Based on this, the Company has not recorded a cumulative effect adjustment
upon
adoption. The Company would recognize interest and penalties as income tax
expense in financial statements if it were required to record such expenses.
As
of January 1, 2007 and September 30, 2007, there are no interest and/or
penalties recorded related to uncertain tax positions. The tax years 2003
through 2006 remain subject to examination by the major taxing jurisdictions
in
which we operate.
Investments
The
Company follows Statement of Financial Accounting Standards No. 115,
“Accounting for Debt and Equity Securities” (“SFAS 115”). The Company invests
its excess cash in short-term debt obligations of various agencies of the United
States Government, and has classified each security purchased as “held to
maturity,” as it has the positive intent and ability to hold these instruments
to maturity. As per SFAS 115, securities so classified are appropriately
carried at amortized cost in the financial statements. Therefore, the Company
does not recognize unrealized gains and losses on such investments in its
financial statements.
Financing
Activities
From
inception of our wholly-owned subsidiary, Hydrogen, LLC, in late 2001 until
the
completion of a bridge financing (described below) in early 2005, HydroGen,
LLC
was financed by working capital loans provided by Fuel Cell Corporation of
America (“FCA”), the predecessor owner of HydroGen, LLC’s intellectual property
assets and a significant shareholder of HydroGen. At June 30, 2005, these loans
had an aggregate balance of $267,360, and were evidenced by promissory notes.
Additionally, FCA provided an interest free line of credit to HydroGen, LLC
of
$350,000, all of which was borrowed and was also outstanding at June 30, 2005.
FCA agreed that, upon repayment of the $350,000 non-interest bearing note,
it
would forgive the principal balance of the interest-bearing loans by $150,000.
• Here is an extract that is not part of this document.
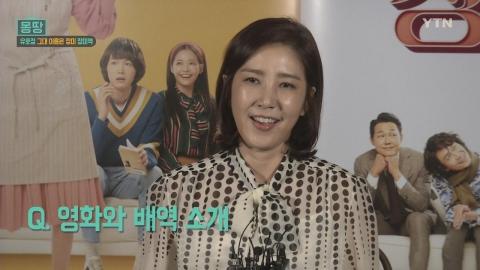 [몽땅TV] 평범한 엄마의 반전 과거, 영화 '그대 이름은 장미'
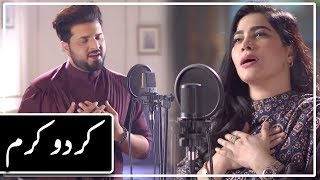 Kardo Karam by Nabeel Shaukat Ali Feat. Sanam Marvi | CCO | Celeb City Official TB2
These loans, plus accrued interest, were payable upon the occurrence of certain
events, but in no case later than July 31, 2005. HydroGen paid $467,360, plus
accrued interest in full satisfaction of amounts owed to FCA out of the proceeds
of the offerings completed in connection with the Exchange Agreement described
below.
During
late 2004 and early 2005, HydroGen, LLC sold in a private placement $2 million
of bridge units, each unit consisting of a $10,000 convertible note and .045
membership unit in HydroGen, LLC. The bridge notes were due on the earlier
of
June 30, 2005 and the occurrence of certain events. The bridge notes were
initially convertible into an additional .045 membership unit at an effective
conversion price of $220,772. However, to encourage the conversion of these
notes, the conversion price was lowered to $125,000 per membership unit, the
same terms being offered to investors in HydroGen LLC’s private placement
completed in connection with the Exchange Agreement described below. Holders
of
all $2,000,000 of convertible notes elected to convert the principal amount
of
their notes as part of the private placement into 16.0 membership units in
HydroGen, LLC, which membership units were immediately exchanged for 60,446
Preferred Shares of Chiste Corporation. HydroGen, LLC recorded a non-cash charge
of $875,000 in July, 2005, related to the lowering of the conversion price
of
these notes.
On
May
13, 2005, Chiste Corporation, a Nevada corporation (“Chiste”), entered into an
Exchange Agreement (“Exchange Agreement”) with HydroGen, LLC, certain members of
HydroGen, LLC representing approximately 69.7% of the outstanding membership
interests, and Keating Reverse Merger Fund, LLC (“KRM Fund”). The closing of the
transactions contemplated by the Exchange Agreement occurred on July 7, 2005.
At
the closing, pursuant to the terms of the Exchange Agreement, Chiste acquired
all of the outstanding membership interests of HydroGen, LLC (the “Interests”)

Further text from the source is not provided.